▶ SOURCE MATERIAL:
__________

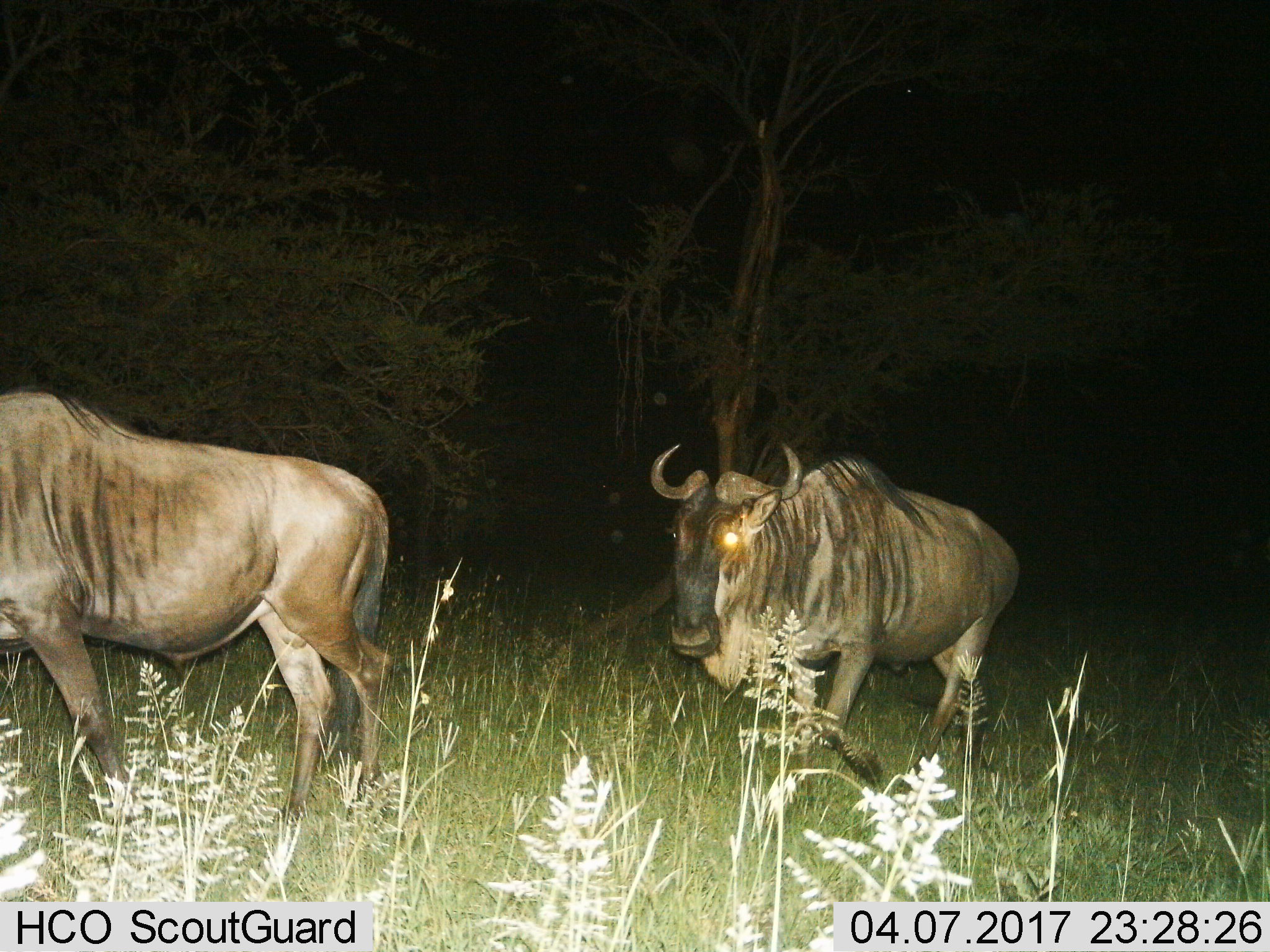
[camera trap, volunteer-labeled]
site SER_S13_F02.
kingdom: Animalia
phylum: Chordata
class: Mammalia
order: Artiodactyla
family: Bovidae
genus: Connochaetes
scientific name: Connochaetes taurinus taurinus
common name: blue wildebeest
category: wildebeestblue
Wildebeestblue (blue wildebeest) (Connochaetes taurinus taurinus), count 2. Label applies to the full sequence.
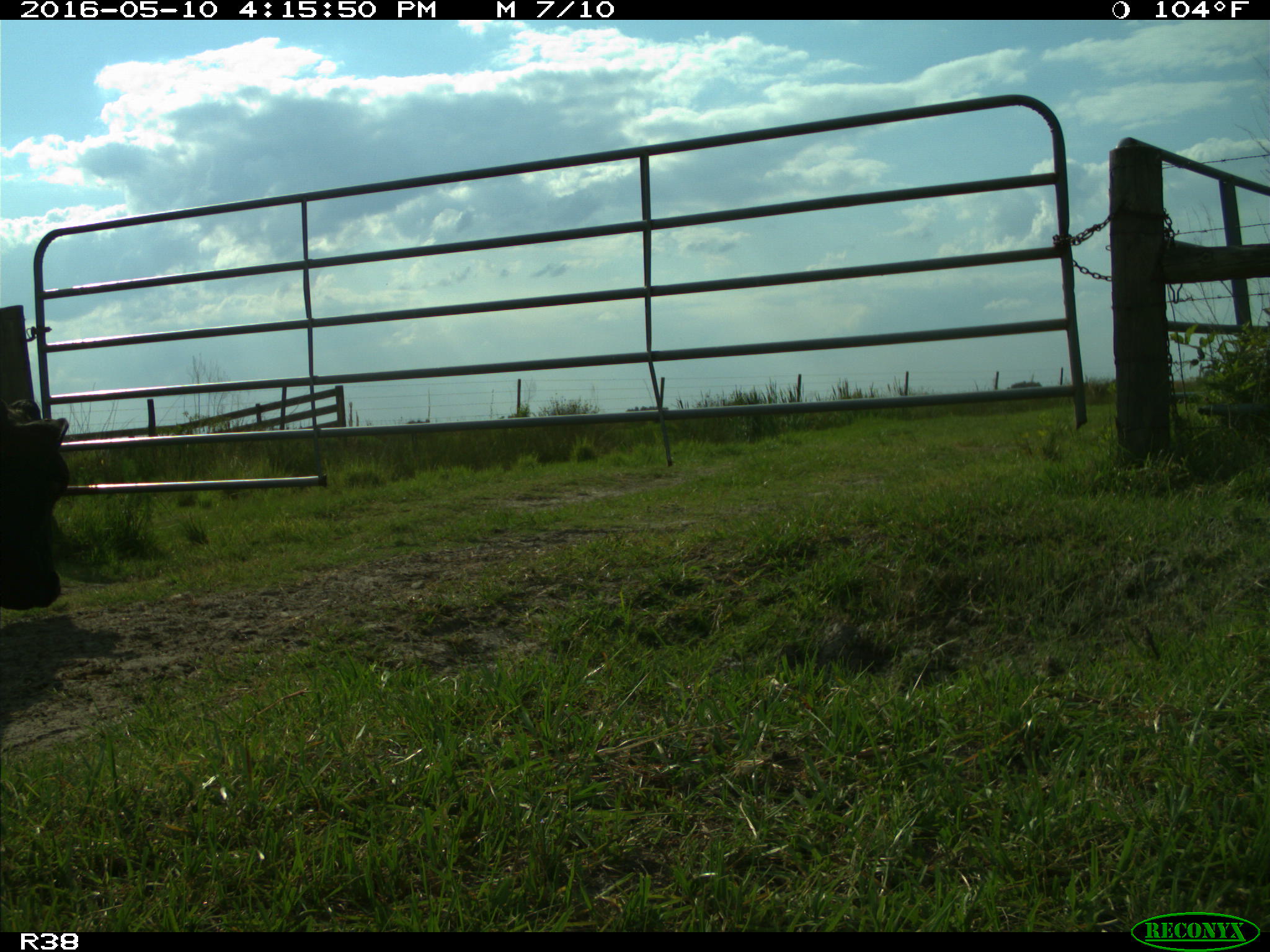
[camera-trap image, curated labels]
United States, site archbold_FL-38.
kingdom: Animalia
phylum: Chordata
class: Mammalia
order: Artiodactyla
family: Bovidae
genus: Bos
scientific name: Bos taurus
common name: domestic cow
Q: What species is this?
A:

__________

▶ EXERCISE: List every line from the entries above in which "site" appears.

▶ RESPONSE TO THIS TASK:
site SER_S13_F02.
United States, site archbold_FL-38.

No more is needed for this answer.